• **PROBLEM REQUIREMENTS**: Everything from the line containing "Tom Petty and" through the final line of the records must be transcribed verbatim; nothing else belongs in the result.

● ● ● ● ●

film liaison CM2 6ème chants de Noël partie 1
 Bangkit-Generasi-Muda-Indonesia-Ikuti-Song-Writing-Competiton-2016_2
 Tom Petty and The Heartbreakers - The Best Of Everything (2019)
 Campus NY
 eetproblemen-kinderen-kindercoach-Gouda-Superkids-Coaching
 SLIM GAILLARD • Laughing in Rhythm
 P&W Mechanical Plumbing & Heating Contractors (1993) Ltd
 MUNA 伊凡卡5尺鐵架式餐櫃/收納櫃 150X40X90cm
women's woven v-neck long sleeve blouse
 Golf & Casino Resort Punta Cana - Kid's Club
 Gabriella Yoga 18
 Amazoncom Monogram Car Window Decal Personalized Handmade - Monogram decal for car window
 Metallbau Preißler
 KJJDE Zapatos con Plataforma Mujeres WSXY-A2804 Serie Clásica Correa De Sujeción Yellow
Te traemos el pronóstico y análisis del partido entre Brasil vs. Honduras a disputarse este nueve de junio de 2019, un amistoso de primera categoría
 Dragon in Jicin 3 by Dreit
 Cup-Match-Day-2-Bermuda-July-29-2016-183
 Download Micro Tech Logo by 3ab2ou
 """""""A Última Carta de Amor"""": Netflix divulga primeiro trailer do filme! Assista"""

● ● ● ● ●

• **EXERCISE RESULT**:
 Tom Petty and The Heartbreakers - The Best Of Everything (2019)
 Campus NY
 eetproblemen-kinderen-kindercoach-Gouda-Superkids-Coaching
 SLIM GAILLARD • Laughing in Rhythm
 P&W Mechanical Plumbing & Heating Contractors (1993) Ltd
 MUNA 伊凡卡5尺鐵架式餐櫃/收納櫃 150X40X90cm
women's woven v-neck long sleeve blouse
 Golf & Casino Resort Punta Cana - Kid's Club
 Gabriella Yoga 18
 Amazoncom Monogram Car Window Decal Personalized Handmade - Monogram decal for car window
 Metallbau Preißler
 KJJDE Zapatos con Plataforma Mujeres WSXY-A2804 Serie Clásica Correa De Sujeción Yellow
Te traemos el pronóstico y análisis del partido entre Brasil vs. Honduras a disputarse este nueve de junio de 2019, un amistoso de primera categoría
 Dragon in Jicin 3 by Dreit
 Cup-Match-Day-2-Bermuda-July-29-2016-183
 Download Micro Tech Logo by 3ab2ou
 """""""A Última Carta de Amor"""": Netflix divulga primeiro trailer do filme! Assista"""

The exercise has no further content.